*Material shown*:
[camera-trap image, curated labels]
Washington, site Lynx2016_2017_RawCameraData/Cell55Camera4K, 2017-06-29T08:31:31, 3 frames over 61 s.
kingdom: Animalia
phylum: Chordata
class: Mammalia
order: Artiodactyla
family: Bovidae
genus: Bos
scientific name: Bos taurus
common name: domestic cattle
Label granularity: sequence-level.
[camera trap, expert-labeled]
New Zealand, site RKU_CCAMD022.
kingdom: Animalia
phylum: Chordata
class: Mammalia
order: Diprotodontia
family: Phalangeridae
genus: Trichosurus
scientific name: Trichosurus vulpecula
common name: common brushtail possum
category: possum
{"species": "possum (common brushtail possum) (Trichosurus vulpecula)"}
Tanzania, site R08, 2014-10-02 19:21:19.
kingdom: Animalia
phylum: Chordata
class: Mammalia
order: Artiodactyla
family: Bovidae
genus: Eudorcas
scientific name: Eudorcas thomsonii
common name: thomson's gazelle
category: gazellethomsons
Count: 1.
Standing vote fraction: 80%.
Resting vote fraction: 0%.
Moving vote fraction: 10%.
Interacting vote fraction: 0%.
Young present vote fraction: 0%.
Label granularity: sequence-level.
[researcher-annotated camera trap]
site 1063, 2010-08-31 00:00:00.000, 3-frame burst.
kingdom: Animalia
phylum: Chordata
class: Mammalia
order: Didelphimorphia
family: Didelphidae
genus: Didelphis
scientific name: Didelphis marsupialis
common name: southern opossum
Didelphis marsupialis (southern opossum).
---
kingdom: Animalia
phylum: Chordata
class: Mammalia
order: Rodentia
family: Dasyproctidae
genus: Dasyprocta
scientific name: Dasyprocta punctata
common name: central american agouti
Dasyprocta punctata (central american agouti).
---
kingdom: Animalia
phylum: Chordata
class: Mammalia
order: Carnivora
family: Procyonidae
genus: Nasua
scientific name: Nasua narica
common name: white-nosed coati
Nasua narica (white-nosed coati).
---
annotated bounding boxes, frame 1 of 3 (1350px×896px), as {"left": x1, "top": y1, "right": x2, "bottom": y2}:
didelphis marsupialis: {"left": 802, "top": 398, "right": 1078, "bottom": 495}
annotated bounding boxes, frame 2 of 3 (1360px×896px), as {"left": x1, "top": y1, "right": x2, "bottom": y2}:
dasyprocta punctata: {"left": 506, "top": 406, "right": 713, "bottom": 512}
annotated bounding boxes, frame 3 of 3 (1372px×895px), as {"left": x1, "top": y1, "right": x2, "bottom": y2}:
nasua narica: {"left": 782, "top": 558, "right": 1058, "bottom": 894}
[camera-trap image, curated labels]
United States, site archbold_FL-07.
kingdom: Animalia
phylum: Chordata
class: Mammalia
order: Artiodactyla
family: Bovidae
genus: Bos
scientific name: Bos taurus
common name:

*Assigned task*: Could you transcribe the entries above word for word, from the line with "Moving vote fraction: 10%." down to the line with "genus: Didelphis", keeping both?

*Answer for this exercise*:
Moving vote fraction: 10%.
Interacting vote fraction: 0%.
Young present vote fraction: 0%.
Label granularity: sequence-level.
[researcher-annotated camera trap]
site 1063, 2010-08-31 00:00:00.000, 3-frame burst.
kingdom: Animalia
phylum: Chordata
class: Mammalia
order: Didelphimorphia
family: Didelphidae
genus: Didelphis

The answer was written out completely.